● **Action item**
Copy from the Nevada water pipeline article below the words between "Southern Nevada Water" and "Nevada State Engineer's Office.", inclusive.

● **Selected extract**
########################################

SALT LAKE CITY — The state of Utah and Salt Lake County are among those who have weighed in on a preliminary analysis of a controversial pipeline project in neighboring Nevada, adding their criticism to a chorus of opposition.
Southern Nevada Water Authority is proposing to build a pipeline to Las Vegas that would convey water pumped from deep aquifers in eastern Nevada valleys. One of those valleys that could have groundwater withdrawals is Snake Valley, which is a basin shared by Nevada and Utah.
A required analysis by the Bureau of Land Management on the water authority's right-of-way application closed for public comment in mid-October, just in time for a series of extensive hearings to begin by the Nevada State Engineer's Office.
Water right applications for the groundwater withdrawals are pending in Nevada, a process that had to start from square one again after Nevada's Supreme Court shot down previous decisions rendered by the State Engineer's Office.

########################################

● **Record extracts**
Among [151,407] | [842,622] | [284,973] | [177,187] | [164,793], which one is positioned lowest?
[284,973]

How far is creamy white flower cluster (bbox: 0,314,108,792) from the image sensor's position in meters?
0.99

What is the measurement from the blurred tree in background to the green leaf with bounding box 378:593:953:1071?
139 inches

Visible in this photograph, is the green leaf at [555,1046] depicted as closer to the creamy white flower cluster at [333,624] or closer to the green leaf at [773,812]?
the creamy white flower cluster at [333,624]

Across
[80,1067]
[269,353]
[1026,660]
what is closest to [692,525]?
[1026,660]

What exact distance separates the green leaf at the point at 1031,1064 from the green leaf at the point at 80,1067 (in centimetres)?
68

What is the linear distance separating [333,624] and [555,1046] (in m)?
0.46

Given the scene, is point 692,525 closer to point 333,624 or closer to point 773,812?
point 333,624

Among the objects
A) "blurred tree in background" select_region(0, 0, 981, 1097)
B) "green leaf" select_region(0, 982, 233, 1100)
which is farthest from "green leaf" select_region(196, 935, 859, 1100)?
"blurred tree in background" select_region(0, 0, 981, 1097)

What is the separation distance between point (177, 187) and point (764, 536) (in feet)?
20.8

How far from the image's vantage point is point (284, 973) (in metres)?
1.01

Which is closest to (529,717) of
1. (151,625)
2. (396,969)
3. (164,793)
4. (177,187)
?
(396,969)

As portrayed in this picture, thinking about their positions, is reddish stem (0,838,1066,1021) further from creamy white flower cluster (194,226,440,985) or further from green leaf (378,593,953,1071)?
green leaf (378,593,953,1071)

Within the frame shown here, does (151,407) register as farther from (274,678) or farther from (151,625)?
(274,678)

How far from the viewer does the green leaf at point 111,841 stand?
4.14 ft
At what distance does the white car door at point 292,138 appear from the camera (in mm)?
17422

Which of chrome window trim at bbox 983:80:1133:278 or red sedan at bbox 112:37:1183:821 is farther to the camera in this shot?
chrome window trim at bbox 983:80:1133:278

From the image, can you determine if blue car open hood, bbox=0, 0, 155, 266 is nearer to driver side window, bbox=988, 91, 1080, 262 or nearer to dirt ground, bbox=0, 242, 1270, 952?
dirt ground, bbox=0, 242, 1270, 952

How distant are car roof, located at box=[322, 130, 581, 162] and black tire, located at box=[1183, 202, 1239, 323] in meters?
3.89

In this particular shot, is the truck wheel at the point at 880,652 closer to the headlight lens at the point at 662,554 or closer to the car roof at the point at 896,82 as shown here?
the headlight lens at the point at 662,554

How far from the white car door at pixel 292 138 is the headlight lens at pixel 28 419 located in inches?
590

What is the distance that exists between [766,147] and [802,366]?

########################################

● **Solution**
Southern Nevada Water Authority is proposing to build a pipeline to Las Vegas that would convey water pumped from deep aquifers in eastern Nevada valleys. One of those valleys that could have groundwater withdrawals is Snake Valley, which is a basin shared by Nevada and Utah.
A required analysis by the Bureau of Land Management on the water authority's right-of-way application closed for public comment in mid-October, just in time for a series of extensive hearings to begin by the Nevada State Engineer's Office.